– По вашему виду не скажешь, что вы очень умны!

Клодд испытал еще одно новое ощущение – падение в собственных глазах.

– Но вместе с тем очевидно, что вы умный.

Ртутный столбик тщеславия Клодда скакнул так высоко, что, будь он от природы менее крепок, это не преминуло бы пагубно сказаться на его здоровье.

Клодд протянул руку.

– Мы одолеем это дело, Томми! Шеф подыщет материал, а мы с вами пустим его в ход. Вы мне нравитесь.

И вошедший в этот момент в комнату Питер Хоуп поймал искру, вспыхнувшую в глазах Уильяма Клодда и Томми, которую также звали Джейн. Они стояли, соединенные рукопожатием, по разные стороны письменного стола и смеялись, сами не зная чему. И, стряхнув с себя груз многих лет, снова почувствовав себя мальчишкой, Питер Хоуп тоже засмеялся, сам не зная чему.

– Решено, шеф! – воскликнул Клодд. – Мы с Томми обо всем договорились. С нового года начинаем!

– Вы достали деньги?

– Рассчитываю достать. Почти уверен, что они от меня не уплывут.

– И хорошую сумму?

– Более или менее. Приступайте к работе.

– Я скопил кое-что, – начал Питер. – Следовало бы скопить больше, но как-то не удалось…

– Возможно, мы этим воспользуемся, – сказал Клодд, – а может, и нет.
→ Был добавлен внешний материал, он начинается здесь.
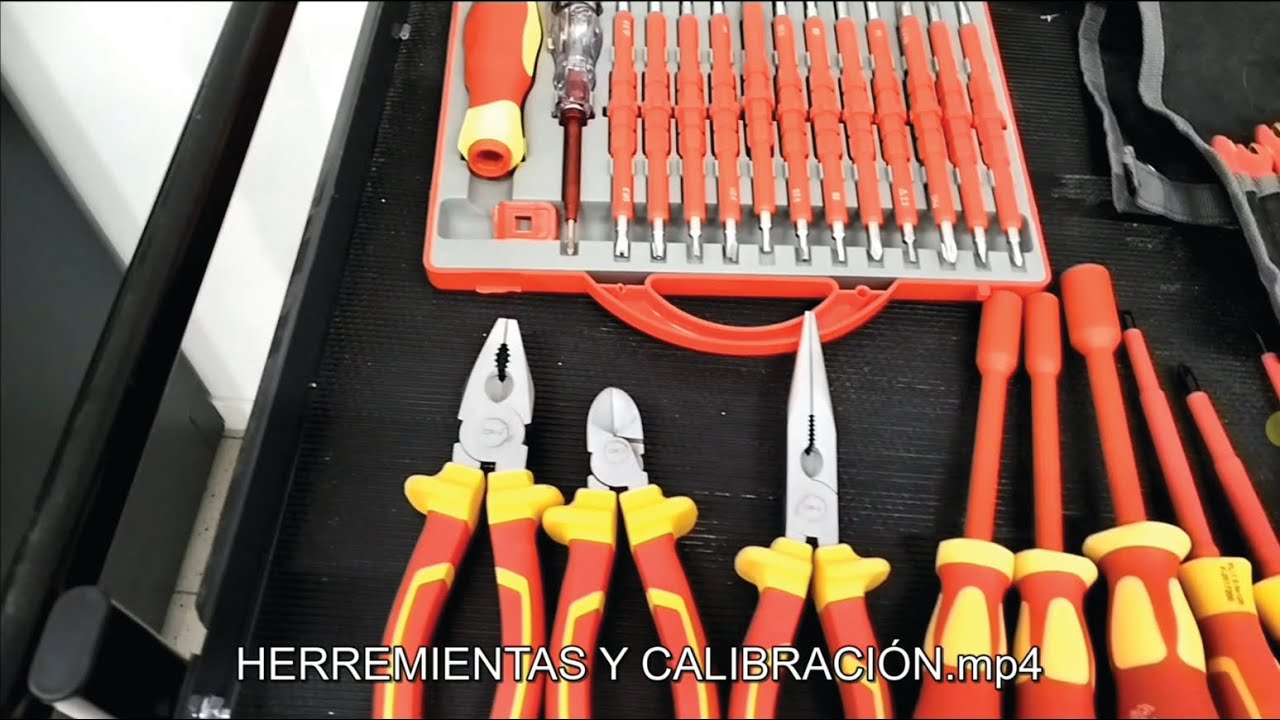 VÍDEO 4 DESCONEXIÓN DE LA ALTA TENSIÓN EN VEHÍCULOS HÍBRIDOS Y ELÉCTRICOS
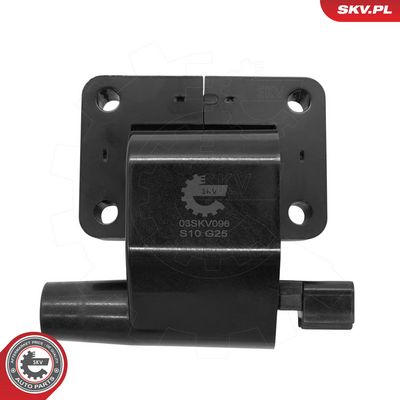 Zapalovací cívka SKV 03SKV096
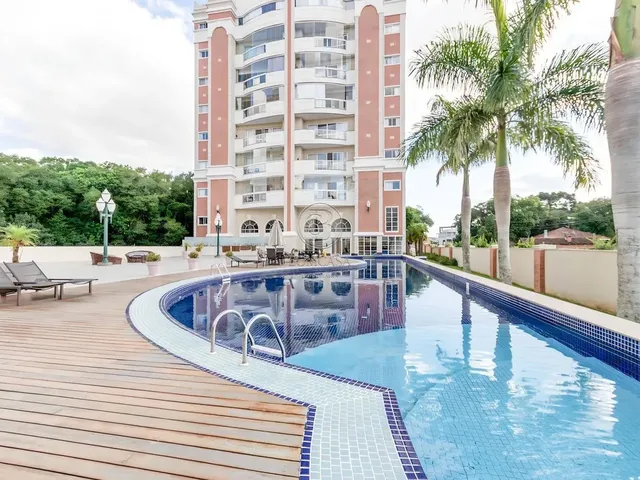 Imagem: Apartamento com 5 Dormitórios À Venda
Ваше дело – умственная работа.

На некоторое время в комнате воцарилось молчание.

– Мне кажется, Томми, – произнес Питер, – мне кажется, что бутылочка старой мадеры…

– Не сегодня, – оборвал его Клодд. – Потом.

– Надо выпить за успех, – уговаривал Питер.

– Успех одного, как правило, несчастье для другого – проигравшего, – заметил Клодд. – Тут, конечно, ничего не поделаешь, но сегодня об этом думать неохота. Мне пора возвращаться к своему мышонку. Доброй ночи!

Клодд пожал хозяевам руки и поспешно удалился.

– Вот я все думаю, – размышлял вслух Питер, – что за странная смесь этот человек! Он добр – смог ли кто-нибудь оказаться добрее к тому несчастному старику. И в то же время… во всех нас, Томми, столько всего намешано, – продолжал Питер Хоуп, – столько всего. И в мужчинах, и в женщинах.

Питер по натуре был философ.


Вскоре старенький, седенький мышонок, изнуренный кашлем, заснул навеки.

– Просил бы вас, Глэдмен, с супругой прийти на похороны, – сказал мистер Клодд, заглянув в лавку торговца канцелярскими товарами. – И Пинсера с собой прихватите. Я напишу ему.

– Не понимаю, какой в этом прок, – возразил Глэдмен.

– Ну ведь вы трое – единственные родственники покойного. Приличие требует вашего присутствия, – не отставал Клодд. – К тому же предстоит огласить завещание. Возможно, вам любопытно будет послушать.

Сухопарый старый торговец выкатил на Клодда водянистые глаза.

– Завещание? А что ему, собственно, завещать? Кроме ежегодной ренты, у него ничего не было.

– Вот придете на похороны, – сказал Клодд, – тогда все и узнаете. Там будет клерк из конторы Боннера с завещанием. Как говорят французы, все должно быть comme il faut[3].

– Мне следовало бы знать об этом раньше… – проговорил мистер Глэдмен.

– Рад, что вы проявляете такой интерес к покойному, – заметил Клодд. – Жаль, что он мертв и не сможет вас отблагодарить.

– Послушайте, вы! – воскликнул старый Глэдмен, срываясь на крик. – Он был беспомощный псих и не сознавал, что делает. Если вы недостойным образом повлияли на…

– Увидимся в пятницу, – бросил на ходу Клодд, торопясь по делам.

Пятничная церемония протекала отнюдь не в дружелюбной атмосфере. Миссис Глэдмен то и дело внушала что-то пронзительным шепотом мистеру Глэдмену, который бурчал что-то ей в ответ. В остальное время оба смотрели насупившись на мистера Клодда. Мистер Пинсер, дородный, грузный господин, имевший отношение к палате общин, проявлял высокопоставленную сдержанность. Распорядитель испытал большое облегчение, когда церемония подошла к концу. Он расценил эти похороны как самые неприятные из всех, в которых ему когда-либо доводилось участвовать, и какое-то время даже всерьез подумывал о том, чтобы поменять профессию.